New York Times, November 30, 2009

She’sWriting Her Tell-All Memoirs, Guys

By ANITA GATES

Was S. N. Behrman one of those women who wrote under a masculine pen name? Of course not. But you might think so, considering the strong feminist viewpoint in his 1932 play “Biography.”

 

Tracy Shayne, left, and Cheryl Orsini in “Biography.”

There are many pleasures in the cheeky production at Theater 3 at the Mint, directed by Pamela Moller Kareman and brought to us by Mare Nostrum Elements and Theater 808, in association with the Schoolhouse Theater. Just to make things even more interesting, theatergoers may know almost half the cast as staff members at Orso, the popular theater-district restaurant.
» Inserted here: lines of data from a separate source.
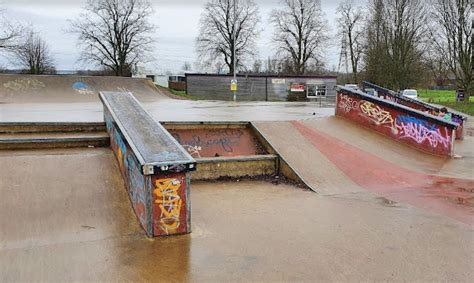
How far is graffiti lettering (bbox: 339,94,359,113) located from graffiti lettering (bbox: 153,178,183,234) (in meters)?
8.01

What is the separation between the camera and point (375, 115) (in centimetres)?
1080

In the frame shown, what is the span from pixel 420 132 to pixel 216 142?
504 centimetres

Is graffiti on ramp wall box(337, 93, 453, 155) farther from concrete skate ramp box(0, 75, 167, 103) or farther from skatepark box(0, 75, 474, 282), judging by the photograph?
concrete skate ramp box(0, 75, 167, 103)

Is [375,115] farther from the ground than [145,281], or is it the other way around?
[375,115]

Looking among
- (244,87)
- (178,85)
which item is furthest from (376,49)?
(178,85)

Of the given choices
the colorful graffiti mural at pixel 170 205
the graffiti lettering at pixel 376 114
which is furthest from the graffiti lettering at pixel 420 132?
the colorful graffiti mural at pixel 170 205

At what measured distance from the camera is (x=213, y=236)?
4648 mm

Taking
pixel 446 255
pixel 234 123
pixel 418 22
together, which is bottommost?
pixel 446 255

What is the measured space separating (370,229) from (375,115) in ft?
20.9

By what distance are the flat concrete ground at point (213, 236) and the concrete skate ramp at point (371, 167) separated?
61 centimetres

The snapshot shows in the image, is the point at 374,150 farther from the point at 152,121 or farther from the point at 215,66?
the point at 215,66

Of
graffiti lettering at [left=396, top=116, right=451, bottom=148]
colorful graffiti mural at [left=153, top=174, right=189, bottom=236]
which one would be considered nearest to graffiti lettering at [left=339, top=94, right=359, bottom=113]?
graffiti lettering at [left=396, top=116, right=451, bottom=148]

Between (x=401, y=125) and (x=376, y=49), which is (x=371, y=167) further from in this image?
(x=376, y=49)

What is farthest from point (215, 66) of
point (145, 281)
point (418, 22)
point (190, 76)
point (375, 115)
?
point (145, 281)
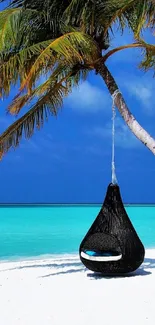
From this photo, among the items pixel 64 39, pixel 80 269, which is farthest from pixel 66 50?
pixel 80 269

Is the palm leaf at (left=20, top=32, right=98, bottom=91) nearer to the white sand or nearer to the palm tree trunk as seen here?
the palm tree trunk

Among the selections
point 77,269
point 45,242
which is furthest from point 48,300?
point 45,242

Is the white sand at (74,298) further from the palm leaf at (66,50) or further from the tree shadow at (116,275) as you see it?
the palm leaf at (66,50)

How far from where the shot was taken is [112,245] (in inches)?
295

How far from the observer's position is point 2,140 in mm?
8250

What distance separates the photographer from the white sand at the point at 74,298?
5.43m

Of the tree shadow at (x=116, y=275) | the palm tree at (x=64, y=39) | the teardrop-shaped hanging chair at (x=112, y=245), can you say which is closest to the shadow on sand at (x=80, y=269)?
the tree shadow at (x=116, y=275)

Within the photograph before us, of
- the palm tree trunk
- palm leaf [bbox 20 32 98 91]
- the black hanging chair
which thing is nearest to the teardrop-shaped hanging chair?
the black hanging chair

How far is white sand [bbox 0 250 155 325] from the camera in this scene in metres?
5.43

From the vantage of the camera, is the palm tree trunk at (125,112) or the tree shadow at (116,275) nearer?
the palm tree trunk at (125,112)

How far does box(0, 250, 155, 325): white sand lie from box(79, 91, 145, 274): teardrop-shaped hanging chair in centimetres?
19

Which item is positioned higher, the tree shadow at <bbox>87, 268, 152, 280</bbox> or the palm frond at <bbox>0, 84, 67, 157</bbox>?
the palm frond at <bbox>0, 84, 67, 157</bbox>

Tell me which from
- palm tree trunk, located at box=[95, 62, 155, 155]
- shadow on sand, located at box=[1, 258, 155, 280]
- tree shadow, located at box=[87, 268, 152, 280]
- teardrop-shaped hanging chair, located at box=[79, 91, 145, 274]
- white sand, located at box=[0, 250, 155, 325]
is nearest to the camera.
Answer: white sand, located at box=[0, 250, 155, 325]

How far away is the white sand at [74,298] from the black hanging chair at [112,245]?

The heroine of “Biography” is Marion Froude (Tracy Shayne), a single woman semi-famous for painting celebrities’ portraits. Now she’s “frightfully hard up,” so when a magazine editor, Richard Kurt (George Kareman, the director’s son), offers her a $2,000 advance to write her memoirs, she can’t resist.

Ms. Shayne plays Marion as a post-sitcom Mary Tyler Moore, if the cheery Mary Richards had dressed for dinner and enjoyed scandalous affairs. The men in Marion’s life adore her. Among them is Bunny, a k a Leander Nolan (Kevin Albert), an old beau who begs her to edit him out of her life story.

It’s a clever tale, well played, Cowardesque but sincere. When Bunny accuses Marion of flippancy, she apologizes, adding, “One gets into an idiom that passes for banter.”

Richard, Mr. Kareman’s character, is convincingly 25, fresh-faced and overconfident. Some of the other casting, though, seems off base. Richard is enchanted by Marion, who acknowledges only that she is at least 35 (maybe 45).

As Minnie, the German maid, Cheryl Orsini is likable but seems either too young or too egalitarian. In Behrman’s script Melchior Feydak, an old friend, is 45, but Tyne Firmin has the bearing of an older man. Maybe 45 was the old 65. And Bunny’s future father-in-law, the newspaper magnate Orrin Kinnicott (Keith Barber) doesn’t look much older than Bunny himself. Simon MacLean makes a brief, delicious appearance as a visiting movie star who seems just the right age.

Kimberly Matela’s costumes are attractive, but most of Marion’s seem bad color choices for a fair redhead. The fur-trimmed suit that Slade Kinnicott (Sarah Bennett), Bunny’s fiancée, wears is good looking but seems to have gone just over the line between heiress and gun moll.